---


# Deep Neural Network: From Scratch

## **Introduction**
A **Deep Neural Network (DNN)** is a neural network with multiple hidden layers. It is capable of solving more complex problems than a simple neural network. In this notebook, we will implement a deep neural network from scratch using NumPy.

---

## **Mathematical Foundations**

### **1. Forward Propagation**
Forward propagation involves computing the output of the network given an input. The steps are as follows:

1. **Linear Transformation (Hidden Layer \\( i \\)):**


   \\[
   z_i = a_{i-1} \cdot W_i + b_i
   \\]

   
   - \\( a_{i-1} \\): Activation of the previous layer.
   - \\( W_i \\): Weights of the current layer.
   - \\( b_i \\): Biases of the current layer.

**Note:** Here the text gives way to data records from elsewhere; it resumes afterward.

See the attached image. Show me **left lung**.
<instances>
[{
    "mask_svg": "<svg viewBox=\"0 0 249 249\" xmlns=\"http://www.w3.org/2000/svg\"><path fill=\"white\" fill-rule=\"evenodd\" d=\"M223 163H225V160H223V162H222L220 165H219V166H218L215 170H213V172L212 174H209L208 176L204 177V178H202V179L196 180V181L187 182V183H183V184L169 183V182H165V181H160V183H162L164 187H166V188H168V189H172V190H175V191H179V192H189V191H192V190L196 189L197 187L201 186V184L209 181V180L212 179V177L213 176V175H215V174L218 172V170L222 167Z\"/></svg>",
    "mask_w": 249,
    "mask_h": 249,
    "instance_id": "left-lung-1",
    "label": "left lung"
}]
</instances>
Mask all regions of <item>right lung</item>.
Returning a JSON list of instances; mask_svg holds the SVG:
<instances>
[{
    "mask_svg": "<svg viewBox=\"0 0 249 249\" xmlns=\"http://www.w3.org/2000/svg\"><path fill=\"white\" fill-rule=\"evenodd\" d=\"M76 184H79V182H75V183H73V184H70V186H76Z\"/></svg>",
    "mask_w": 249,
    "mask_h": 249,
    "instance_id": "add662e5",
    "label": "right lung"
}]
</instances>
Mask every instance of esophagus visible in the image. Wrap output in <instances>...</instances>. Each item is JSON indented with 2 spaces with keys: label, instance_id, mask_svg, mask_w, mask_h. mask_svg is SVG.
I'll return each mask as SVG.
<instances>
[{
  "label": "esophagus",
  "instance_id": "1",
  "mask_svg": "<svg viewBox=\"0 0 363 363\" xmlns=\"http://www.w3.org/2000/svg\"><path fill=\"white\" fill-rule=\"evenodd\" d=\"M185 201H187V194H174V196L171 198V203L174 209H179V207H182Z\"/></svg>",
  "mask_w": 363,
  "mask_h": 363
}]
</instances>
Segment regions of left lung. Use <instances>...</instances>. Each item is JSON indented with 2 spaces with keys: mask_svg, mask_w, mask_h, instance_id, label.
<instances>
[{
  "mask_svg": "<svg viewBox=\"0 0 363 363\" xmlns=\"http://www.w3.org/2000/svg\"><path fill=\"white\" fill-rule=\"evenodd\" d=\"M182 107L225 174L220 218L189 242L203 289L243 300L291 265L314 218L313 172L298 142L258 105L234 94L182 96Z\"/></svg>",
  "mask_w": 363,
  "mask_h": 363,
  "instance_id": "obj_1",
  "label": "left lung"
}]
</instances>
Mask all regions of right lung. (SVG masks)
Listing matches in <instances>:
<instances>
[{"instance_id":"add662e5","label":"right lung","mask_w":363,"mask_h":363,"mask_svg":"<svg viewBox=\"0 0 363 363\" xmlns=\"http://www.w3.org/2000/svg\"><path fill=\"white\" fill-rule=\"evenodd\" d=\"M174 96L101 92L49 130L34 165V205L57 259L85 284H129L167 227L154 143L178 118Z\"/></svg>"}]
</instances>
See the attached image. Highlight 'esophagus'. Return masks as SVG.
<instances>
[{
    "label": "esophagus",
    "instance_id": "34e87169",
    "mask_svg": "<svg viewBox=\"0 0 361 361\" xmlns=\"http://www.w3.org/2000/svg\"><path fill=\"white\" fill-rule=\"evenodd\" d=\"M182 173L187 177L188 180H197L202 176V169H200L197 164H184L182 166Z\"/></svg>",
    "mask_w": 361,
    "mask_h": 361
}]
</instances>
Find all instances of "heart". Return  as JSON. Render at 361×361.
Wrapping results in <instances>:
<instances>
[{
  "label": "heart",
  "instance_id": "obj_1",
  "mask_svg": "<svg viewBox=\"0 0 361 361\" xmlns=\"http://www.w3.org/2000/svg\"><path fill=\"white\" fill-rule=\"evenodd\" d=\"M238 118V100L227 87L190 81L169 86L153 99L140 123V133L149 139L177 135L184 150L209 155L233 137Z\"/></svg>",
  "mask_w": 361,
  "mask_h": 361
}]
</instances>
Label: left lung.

3. **Activation Function (Hidden Layer \\( i \\)):**
   \\[
   a_i = \sigma(z_i)
   \\]
   - \\( \sigma \\): Sigmoid activation function.

4. **Output Layer:**
   \\[
   z_{\text{out}} = a_{\text{last}} \cdot W_{\text{out}} + b_{\text{out}}
   \\]
   \\[
   a_{\text{out}} = \sigma(z_{\text{out}})
   \\]

### **2. Backpropagation**
Backpropagation involves computing the gradients of the loss function with respect to the weights and biases. The steps are as follows:

1. **Compute the Error:**
   \\[
   \text{error} = a_{\text{out}} - y
   \\]

2. **Compute the Gradient of the Loss with Respect to \\( W_{\text{out}} \\) and \\( b_{\text{out}} \\):**
   \\[
   \delta_{\text{out}} = \text{error} \cdot \sigma'(z_{\text{out}})
   \\]
   \\[
   \frac{\partial L}{\partial W_{\text{out}}} = a_{\text{last}}^T \cdot \delta_{\text{out}}
   \\]
   \\[
   \frac{\partial L}{\partial b_{\text{out}}} = \sum \delta_{\text{out}}
   \\]

3. **Compute the Gradient of the Loss with Respect to \\( W_i \\) and \\( b_i \\):**
   \\[
   \delta_i = \delta_{i+1} \cdot W_{i+1}^T \cdot \sigma'(z_i)
   \\]
   \\[
   \frac{\partial L}{\partial W_i} = a_{i-1}^T \cdot \delta_i
   \\]
   \\[
   \frac{\partial L}{\partial b_i} = \sum \delta_i
   \\]

4. **Update the Weights and Biases:**
   \\[
   W_i = W_i - \eta \cdot \frac{\partial L}{\partial W_i}
   \\]
   \\[
   b_i = b_i - \eta \cdot \frac{\partial L}{\partial b_i}
   \\]

---

## **Implementation**
Below is the Python code for implementing a deep neural network from scratch.

In [3]:
import numpy as np

class DeepNeuralNetwork:
    def __init__(self, layer_sizes):
        # Initialize weights and biases for each layer
        self.weights = [np.random.randn(layer_sizes[i], layer_sizes[i+1]) for i in range(len(layer_sizes)-1)]
        self.biases = [np.random.randn(layer_sizes[i+1]) for i in range(len(layer_sizes)-1)]

    def sigmoid(self, x):
        # Sigmoid activation function
        return 1 / (1 + np.exp(-x))

    def sigmoid_derivative(self, x):
        # Derivative of the sigmoid function
        return x * (1 - x)

    def forward(self, X):
        # Forward propagation
        self.activations = [X]
        self.z_values = []
        for i in range(len(self.weights)):
            z = np.dot(self.activations[-1], self.weights[i]) + self.biases[i]
            self.z_values.append(z)
            self.activations.append(self.sigmoid(z))
        return self.activations[-1]

    def backward(self, X, y, output):
        # Backpropagation
        self.error = output - y
        self.deltas = [self.error * self.sigmoid_derivative(output)]
        for i in range(len(self.weights)-1, 0, -1):
            delta = np.dot(self.deltas[-1], self.weights[i].T) * self.sigmoid_derivative(self.activations[i])
            self.deltas.append(delta)
        self.deltas.reverse()

        # Update weights and biases
        for i in range(len(self.weights)):
            self.weights[i] -= np.dot(self.activations[i].T, self.deltas[i])
            self.biases[i] -= np.sum(self.deltas[i], axis=0)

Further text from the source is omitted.